TAREAS A REALIZAR:
a: Transcriba literalmente el fragmento presentado, comenzando por "Hace días desperté" y continuando hasta "viaje al pasado.".
b: Enumere los temas sobre los que, según el fragmento presentado, el amigo que regaló el libro se proponía estimular la reflexión del autor.

FRAGMENTO PRESENTADO:
★ ★ ★ ★ ★ ★ ★
Los libros tienen una vida interna que nos cautiva, seduce y estimula a progresar en esa idea muchas veces plasmada en memoria, que irremediablemente nos lleva a un final. Valoramos un libro no sólo porque nos obsequia vida, también porque es capaz de ofrecernos interpretaciones de nuestra propia vida, de nosotros/as y el contexto que circundamos.
Hace días desperté con el apuro de releer un libro que, hace más de un cuarto de siglo, me regaló un amigo que se proponía estimular mi propia reflexión sobre la paternidad, la melancolía y la muerte, mi padre se había ido hacía un par de años.
“La vida se convierte en muerte, y es como si la muerte hubiese sido dueña de la vida durante toda su existencia. Muerte sin previo aviso, o sea, la vida que se detiene. Y puede detenerse en cualquier momento”, escribe Paul Auster en las primeras páginas de “La invención de la soledad”, historia que se inicia con la muerte de su padre y ese acontecimiento provoca en el autor un insondable viaje al pasado.
Me faltan dedos de pies y manos al contar la cantidad de papás y mamás de amigos y amigas que han fallecido en el marco de esta emergencia sanitaria, es verdad, todos tenían tantos años como experiencia y la muerte era esperada como una extensión más de sus existencias; sin embargo, también es una perogrullada decir que ese morir fue ingrato, desconsolado, con una carga desagradecida y de desvergüenza social que no nos resigna.
★ ★ ★ ★ ★ ★ ★
Datos de razonamiento sobre geometría de escenas:
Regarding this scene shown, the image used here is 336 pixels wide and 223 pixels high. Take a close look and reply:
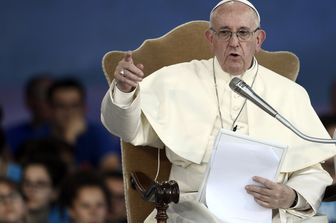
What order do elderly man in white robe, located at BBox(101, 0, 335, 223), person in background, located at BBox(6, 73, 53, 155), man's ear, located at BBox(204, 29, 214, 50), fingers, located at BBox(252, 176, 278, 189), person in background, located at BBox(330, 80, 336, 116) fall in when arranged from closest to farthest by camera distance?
fingers, located at BBox(252, 176, 278, 189) → elderly man in white robe, located at BBox(101, 0, 335, 223) → man's ear, located at BBox(204, 29, 214, 50) → person in background, located at BBox(6, 73, 53, 155) → person in background, located at BBox(330, 80, 336, 116)

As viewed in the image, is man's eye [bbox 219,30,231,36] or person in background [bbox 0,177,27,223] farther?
person in background [bbox 0,177,27,223]

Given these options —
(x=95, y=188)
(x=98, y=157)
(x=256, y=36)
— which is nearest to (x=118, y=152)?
(x=98, y=157)

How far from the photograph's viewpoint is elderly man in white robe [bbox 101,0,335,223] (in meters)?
4.80

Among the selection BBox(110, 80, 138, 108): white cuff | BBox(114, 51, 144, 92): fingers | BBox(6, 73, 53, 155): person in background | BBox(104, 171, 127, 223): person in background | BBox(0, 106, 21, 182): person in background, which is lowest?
BBox(104, 171, 127, 223): person in background

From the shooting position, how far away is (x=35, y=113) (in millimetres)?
6605

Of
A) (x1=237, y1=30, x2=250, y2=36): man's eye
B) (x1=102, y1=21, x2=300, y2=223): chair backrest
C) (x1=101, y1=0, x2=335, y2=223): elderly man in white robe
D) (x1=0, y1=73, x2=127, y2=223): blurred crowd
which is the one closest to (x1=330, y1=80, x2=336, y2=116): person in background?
(x1=0, y1=73, x2=127, y2=223): blurred crowd

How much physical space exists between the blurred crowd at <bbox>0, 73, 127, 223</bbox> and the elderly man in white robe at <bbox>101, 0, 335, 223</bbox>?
1.05 metres

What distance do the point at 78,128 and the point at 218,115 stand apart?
174 cm

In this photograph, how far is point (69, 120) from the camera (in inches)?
261

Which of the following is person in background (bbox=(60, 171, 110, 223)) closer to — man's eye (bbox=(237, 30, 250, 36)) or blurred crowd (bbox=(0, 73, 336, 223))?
blurred crowd (bbox=(0, 73, 336, 223))

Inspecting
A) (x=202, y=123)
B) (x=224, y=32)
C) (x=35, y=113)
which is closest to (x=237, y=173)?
(x=202, y=123)

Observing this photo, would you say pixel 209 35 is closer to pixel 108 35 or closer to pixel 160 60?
pixel 160 60

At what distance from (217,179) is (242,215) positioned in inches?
7.6

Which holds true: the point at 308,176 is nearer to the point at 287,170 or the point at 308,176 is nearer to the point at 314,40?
the point at 287,170
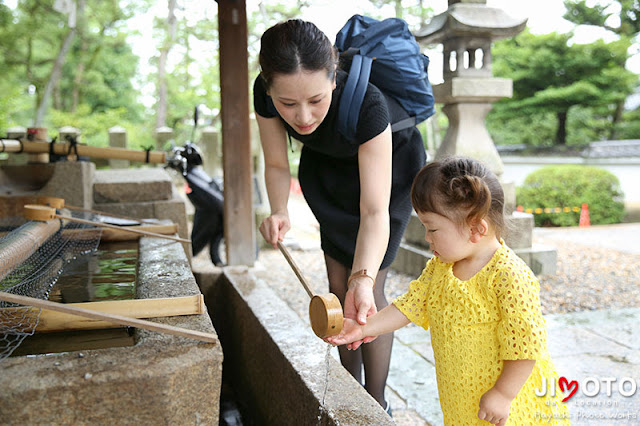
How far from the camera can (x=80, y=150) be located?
3.43 metres

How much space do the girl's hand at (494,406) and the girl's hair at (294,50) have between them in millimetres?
981

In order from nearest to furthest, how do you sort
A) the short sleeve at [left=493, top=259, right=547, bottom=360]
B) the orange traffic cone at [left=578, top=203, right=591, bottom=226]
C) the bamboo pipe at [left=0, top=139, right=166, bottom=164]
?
the short sleeve at [left=493, top=259, right=547, bottom=360], the bamboo pipe at [left=0, top=139, right=166, bottom=164], the orange traffic cone at [left=578, top=203, right=591, bottom=226]

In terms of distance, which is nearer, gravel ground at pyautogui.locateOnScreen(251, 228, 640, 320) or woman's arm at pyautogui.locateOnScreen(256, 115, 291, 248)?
woman's arm at pyautogui.locateOnScreen(256, 115, 291, 248)

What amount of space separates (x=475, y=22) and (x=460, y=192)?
418 cm

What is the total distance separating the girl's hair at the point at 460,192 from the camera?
1.46m

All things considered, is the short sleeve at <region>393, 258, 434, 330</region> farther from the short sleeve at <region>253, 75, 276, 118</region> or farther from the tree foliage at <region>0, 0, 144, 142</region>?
the tree foliage at <region>0, 0, 144, 142</region>

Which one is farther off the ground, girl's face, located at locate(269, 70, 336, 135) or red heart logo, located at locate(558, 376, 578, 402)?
girl's face, located at locate(269, 70, 336, 135)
★ ★ ★ ★ ★ ★ ★
RESULTADOS ESPERADOS:
a:
Hace días desperté con el apuro de releer un libro que, hace más de un cuarto de siglo, me regaló un amigo que se proponía estimular mi propia reflexión sobre la paternidad, la melancolía y la muerte, mi padre se había ido hacía un par de años.
“La vida se convierte en muerte, y es como si la muerte hubiese sido dueña de la vida durante toda su existencia. Muerte sin previo aviso, o sea, la vida que se detiene. Y puede detenerse en cualquier momento”, escribe Paul Auster en las primeras páginas de “La invención de la soledad”, historia que se inicia con la muerte de su padre y ese acontecimiento provoca en el autor un insondable viaje al pasado.

b:
- la paternidad
- la melancolía
- la muerte